======== Collected material ========

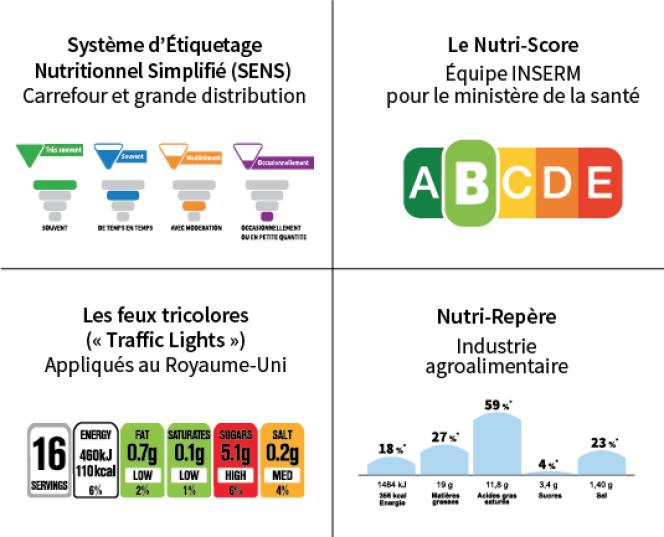 L'étude lancée par le ministère de la santé porte sur quatresystèmes d'étiquetage.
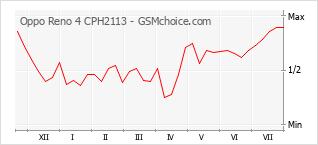 Traçar mudanças de populariedade do telemóvel Oppo Reno 4 CPH2113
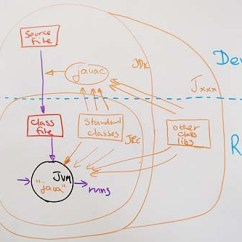 Jvm Architecture In Java With Diagram Toilet Repair What Is A Jre Jdk Components Of The Core Environment Compile And Run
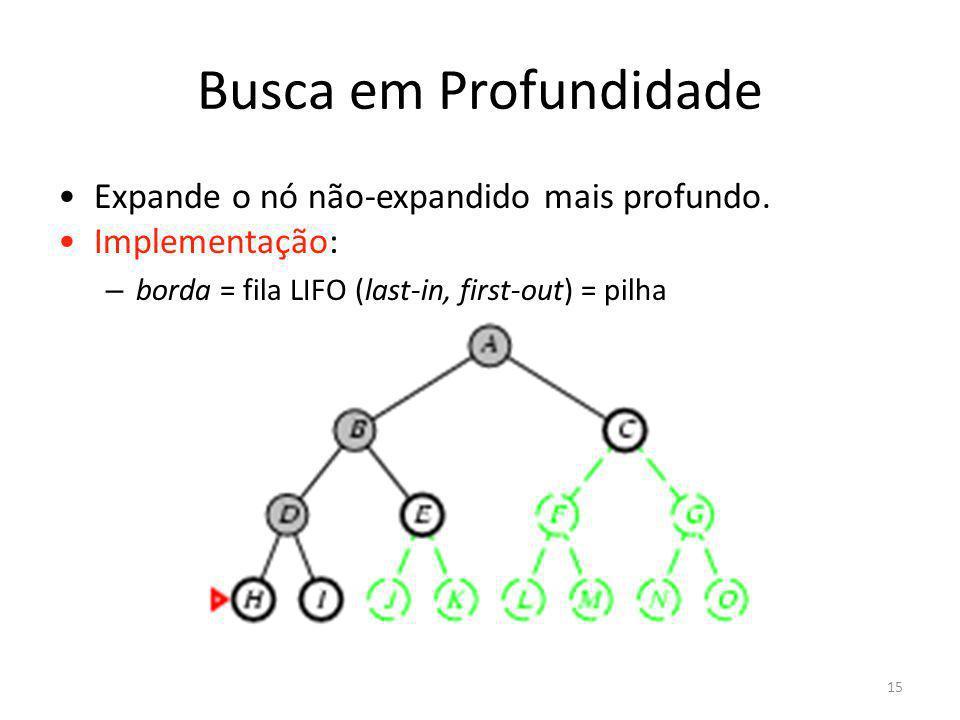 Busca em Profundidade Expande o nó não-expandido mais profundo. Implementação: – borda = fila LIFO (last-in, first-out) = pilha 15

========

Please give back the data above word for word, with no pictures included.

### [Answer section]
 L'étude lancée par le ministère de la santé porte sur quatresystèmes d'étiquetage.
 Traçar mudanças de populariedade do telemóvel Oppo Reno 4 CPH2113
 Jvm Architecture In Java With Diagram Toilet Repair What Is A Jre Jdk Components Of The Core Environment Compile And Run
 Busca em Profundidade Expande o nó não-expandido mais profundo. Implementação: – borda = fila LIFO (last-in, first-out) = pilha 15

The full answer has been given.